Say what you mean to say
Don’t code it. Own it.
If we all manage to make it out alive from the culture wars of this decade, heads bloody but unbowed, may the prevailing sentiment be this: it was never about what they claimed it was about.
Banning books in schools was never about protecting kids. Battling “woke” and “CRT” and “DEI” was never about fairness or righting a wrong. And the transphobia surrounding women’s sports has never been about protecting women and girls.
The amount of trans girls and trans women participating in organized sports is miniscule to the point that it renders the anti-trans argument ludicrous on its face. The NCAA president in December said that of the 510,000 college athletes, ten are transgender (and didn’t specify if any of those ten are trans men). Per Parker Molloy, between 2004–when the IOC allowed trans women to compete–and 2022, of the 24,158 female competitors in the Summer Olympics, just one was trans (or 0.004% of the women athletes).

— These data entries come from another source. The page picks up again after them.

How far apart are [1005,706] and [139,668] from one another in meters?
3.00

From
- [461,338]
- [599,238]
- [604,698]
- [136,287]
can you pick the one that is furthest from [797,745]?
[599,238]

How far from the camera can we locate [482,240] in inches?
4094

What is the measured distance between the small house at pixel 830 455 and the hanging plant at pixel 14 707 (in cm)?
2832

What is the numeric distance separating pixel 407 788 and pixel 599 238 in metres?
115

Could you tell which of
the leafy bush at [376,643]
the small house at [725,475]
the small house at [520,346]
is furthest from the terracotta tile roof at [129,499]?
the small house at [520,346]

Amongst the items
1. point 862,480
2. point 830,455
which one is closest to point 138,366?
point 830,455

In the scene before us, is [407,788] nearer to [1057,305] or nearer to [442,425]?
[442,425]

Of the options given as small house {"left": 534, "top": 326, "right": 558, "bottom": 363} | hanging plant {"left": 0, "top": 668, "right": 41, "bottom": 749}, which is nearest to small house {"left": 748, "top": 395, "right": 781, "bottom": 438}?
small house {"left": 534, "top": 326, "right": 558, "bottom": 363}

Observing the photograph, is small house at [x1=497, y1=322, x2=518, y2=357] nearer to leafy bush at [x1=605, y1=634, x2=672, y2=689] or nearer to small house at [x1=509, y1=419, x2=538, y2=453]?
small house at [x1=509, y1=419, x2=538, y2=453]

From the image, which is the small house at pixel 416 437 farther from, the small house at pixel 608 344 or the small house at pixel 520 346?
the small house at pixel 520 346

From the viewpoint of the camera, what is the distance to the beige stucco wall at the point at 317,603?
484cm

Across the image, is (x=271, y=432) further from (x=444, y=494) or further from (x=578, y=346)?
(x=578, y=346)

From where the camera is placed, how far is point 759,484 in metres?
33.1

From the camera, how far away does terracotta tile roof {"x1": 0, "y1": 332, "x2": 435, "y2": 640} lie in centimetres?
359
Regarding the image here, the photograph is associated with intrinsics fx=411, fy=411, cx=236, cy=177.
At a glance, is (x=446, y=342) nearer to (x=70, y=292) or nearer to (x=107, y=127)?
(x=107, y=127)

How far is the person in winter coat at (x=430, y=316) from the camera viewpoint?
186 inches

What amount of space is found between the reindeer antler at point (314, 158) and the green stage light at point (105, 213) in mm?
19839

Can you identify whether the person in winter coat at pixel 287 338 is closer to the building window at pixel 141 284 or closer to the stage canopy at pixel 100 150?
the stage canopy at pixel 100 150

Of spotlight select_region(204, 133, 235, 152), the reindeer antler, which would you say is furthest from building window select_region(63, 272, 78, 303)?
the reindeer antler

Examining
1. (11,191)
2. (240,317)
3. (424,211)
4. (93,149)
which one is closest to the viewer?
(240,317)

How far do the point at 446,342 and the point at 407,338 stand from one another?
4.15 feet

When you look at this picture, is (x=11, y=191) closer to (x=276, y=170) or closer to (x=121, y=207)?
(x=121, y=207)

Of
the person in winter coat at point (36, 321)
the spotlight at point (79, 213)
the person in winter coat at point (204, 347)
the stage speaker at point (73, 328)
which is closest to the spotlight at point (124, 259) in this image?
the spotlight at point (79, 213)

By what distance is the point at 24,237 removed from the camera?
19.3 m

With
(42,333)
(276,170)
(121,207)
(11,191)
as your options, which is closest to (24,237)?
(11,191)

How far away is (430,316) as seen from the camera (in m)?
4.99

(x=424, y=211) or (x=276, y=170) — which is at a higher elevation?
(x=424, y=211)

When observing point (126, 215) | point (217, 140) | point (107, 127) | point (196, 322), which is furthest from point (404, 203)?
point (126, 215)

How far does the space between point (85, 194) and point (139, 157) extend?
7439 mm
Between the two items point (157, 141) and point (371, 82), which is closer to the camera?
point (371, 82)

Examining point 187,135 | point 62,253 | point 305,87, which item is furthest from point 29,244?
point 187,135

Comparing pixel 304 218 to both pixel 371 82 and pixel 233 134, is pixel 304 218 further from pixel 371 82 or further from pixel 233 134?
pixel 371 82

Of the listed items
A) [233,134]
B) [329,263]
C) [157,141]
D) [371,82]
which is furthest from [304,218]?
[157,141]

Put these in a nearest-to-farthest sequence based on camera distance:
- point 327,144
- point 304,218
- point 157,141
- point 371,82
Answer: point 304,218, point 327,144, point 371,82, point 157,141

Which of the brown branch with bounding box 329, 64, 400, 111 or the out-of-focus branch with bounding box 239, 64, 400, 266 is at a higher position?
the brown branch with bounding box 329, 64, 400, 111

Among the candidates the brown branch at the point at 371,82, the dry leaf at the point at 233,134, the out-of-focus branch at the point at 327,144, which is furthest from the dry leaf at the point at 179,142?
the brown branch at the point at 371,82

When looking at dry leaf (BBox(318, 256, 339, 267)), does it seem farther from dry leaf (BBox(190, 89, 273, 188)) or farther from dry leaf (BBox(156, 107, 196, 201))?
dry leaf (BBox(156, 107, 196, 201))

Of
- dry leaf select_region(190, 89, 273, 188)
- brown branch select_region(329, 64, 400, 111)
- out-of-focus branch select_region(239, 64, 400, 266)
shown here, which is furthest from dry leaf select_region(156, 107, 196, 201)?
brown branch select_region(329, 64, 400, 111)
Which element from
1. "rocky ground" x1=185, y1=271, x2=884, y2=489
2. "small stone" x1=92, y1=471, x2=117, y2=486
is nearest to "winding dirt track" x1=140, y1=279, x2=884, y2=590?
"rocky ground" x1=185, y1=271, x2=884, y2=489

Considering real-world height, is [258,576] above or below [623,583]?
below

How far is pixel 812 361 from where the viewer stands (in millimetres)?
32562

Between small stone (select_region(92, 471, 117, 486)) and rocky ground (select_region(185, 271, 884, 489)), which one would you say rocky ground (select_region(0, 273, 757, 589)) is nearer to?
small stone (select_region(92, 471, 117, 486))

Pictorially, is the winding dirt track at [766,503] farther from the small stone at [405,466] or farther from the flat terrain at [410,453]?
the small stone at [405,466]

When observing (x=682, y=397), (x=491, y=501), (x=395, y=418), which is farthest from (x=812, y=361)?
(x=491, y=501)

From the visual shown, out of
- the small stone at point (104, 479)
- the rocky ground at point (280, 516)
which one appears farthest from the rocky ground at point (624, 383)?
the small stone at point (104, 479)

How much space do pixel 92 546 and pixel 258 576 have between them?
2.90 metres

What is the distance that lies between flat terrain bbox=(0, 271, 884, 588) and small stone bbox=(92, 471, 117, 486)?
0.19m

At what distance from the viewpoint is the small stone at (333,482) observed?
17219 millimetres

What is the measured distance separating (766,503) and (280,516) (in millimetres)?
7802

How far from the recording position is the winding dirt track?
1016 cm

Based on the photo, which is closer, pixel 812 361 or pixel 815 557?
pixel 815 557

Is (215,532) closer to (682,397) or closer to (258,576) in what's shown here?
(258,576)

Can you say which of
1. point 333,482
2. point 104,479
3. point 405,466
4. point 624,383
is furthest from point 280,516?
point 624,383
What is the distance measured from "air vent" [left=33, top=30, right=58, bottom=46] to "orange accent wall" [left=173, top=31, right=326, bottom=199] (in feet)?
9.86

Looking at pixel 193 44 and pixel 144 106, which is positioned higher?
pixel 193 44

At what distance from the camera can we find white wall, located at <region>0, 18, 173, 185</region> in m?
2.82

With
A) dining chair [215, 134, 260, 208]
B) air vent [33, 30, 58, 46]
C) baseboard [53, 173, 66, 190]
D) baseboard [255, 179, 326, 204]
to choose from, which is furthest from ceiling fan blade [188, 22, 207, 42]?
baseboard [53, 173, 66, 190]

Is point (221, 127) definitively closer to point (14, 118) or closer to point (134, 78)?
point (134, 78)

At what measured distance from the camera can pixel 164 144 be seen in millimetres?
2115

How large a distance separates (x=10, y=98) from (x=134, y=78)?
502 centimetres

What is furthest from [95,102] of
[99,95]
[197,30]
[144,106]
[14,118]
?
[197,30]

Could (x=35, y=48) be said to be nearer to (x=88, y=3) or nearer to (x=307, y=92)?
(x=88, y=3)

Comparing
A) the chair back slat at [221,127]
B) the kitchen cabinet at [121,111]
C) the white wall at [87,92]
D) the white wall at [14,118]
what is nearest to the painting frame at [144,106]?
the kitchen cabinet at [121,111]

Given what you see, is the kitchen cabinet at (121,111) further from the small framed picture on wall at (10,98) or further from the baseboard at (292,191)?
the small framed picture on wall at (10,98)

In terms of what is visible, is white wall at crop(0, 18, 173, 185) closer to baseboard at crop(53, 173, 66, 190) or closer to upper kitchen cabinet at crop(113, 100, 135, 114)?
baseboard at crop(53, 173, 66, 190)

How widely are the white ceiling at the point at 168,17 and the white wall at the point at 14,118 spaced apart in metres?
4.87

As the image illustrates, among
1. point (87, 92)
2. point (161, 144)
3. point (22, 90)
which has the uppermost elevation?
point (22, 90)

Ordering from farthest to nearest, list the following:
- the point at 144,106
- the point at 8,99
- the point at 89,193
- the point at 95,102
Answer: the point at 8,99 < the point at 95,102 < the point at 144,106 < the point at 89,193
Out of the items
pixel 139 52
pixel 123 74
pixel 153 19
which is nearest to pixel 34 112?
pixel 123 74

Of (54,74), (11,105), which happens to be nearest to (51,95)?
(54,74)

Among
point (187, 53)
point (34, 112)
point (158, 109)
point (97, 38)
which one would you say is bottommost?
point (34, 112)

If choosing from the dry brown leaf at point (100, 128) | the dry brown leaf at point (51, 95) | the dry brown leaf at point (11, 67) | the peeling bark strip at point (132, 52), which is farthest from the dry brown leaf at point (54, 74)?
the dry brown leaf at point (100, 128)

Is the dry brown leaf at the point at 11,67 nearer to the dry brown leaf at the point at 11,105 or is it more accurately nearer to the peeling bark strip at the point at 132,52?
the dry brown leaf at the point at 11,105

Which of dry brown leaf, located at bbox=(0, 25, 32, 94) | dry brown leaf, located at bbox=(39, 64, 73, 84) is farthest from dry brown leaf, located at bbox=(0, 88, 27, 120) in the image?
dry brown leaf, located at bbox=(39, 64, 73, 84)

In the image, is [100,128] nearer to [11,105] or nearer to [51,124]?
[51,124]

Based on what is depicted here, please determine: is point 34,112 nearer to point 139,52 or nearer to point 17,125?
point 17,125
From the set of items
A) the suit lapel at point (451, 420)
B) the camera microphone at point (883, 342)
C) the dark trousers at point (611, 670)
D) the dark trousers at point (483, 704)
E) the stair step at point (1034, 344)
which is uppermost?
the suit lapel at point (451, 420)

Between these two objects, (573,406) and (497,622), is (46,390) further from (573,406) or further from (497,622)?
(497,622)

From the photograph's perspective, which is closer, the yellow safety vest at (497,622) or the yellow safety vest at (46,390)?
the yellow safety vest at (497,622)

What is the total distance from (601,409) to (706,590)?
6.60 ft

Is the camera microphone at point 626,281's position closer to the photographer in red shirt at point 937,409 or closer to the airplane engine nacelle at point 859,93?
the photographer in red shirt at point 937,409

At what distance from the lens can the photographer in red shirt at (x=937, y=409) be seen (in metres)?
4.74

Louisa Thomas in the New Yorker recently explained that “the drive to ban transgender athletes from sports has never been about numbers.”
In 2023, Ohio’s House of Representatives passed a bill banning trans girls from competing in girls’ sports as early as kindergarten. It was called the Save Women’s Sports Act, conjuring an image of barbarians at the gate. But, when the journalist Pablo Torre went looking for these girls who were, purportedly, breaking all the records and stealing all the opportunities, he found that, when the efforts of the measure began, there was one trans varsity athlete in Ohio: a backup catcher. (She wasn’t very good.) When the governor of Mississippi signed a bill in 2021 barring trans athletes from competing in sports according to their gender, supporters of the bill didn’t present evidence of trans athletes at public schools in the state. Around that time, the Associated Press contacted two dozen lawmakers who were sponsoring legislation to prohibit transgender girls from joining girls’ teams at public high schools, in addition to reaching out to conservative groups that were supporting the bills. In most cases, no one could cite any problematic instances of transgender participation. Many of the bills’ biggest advocates did not know whether there were any transgender athletes in their states at all.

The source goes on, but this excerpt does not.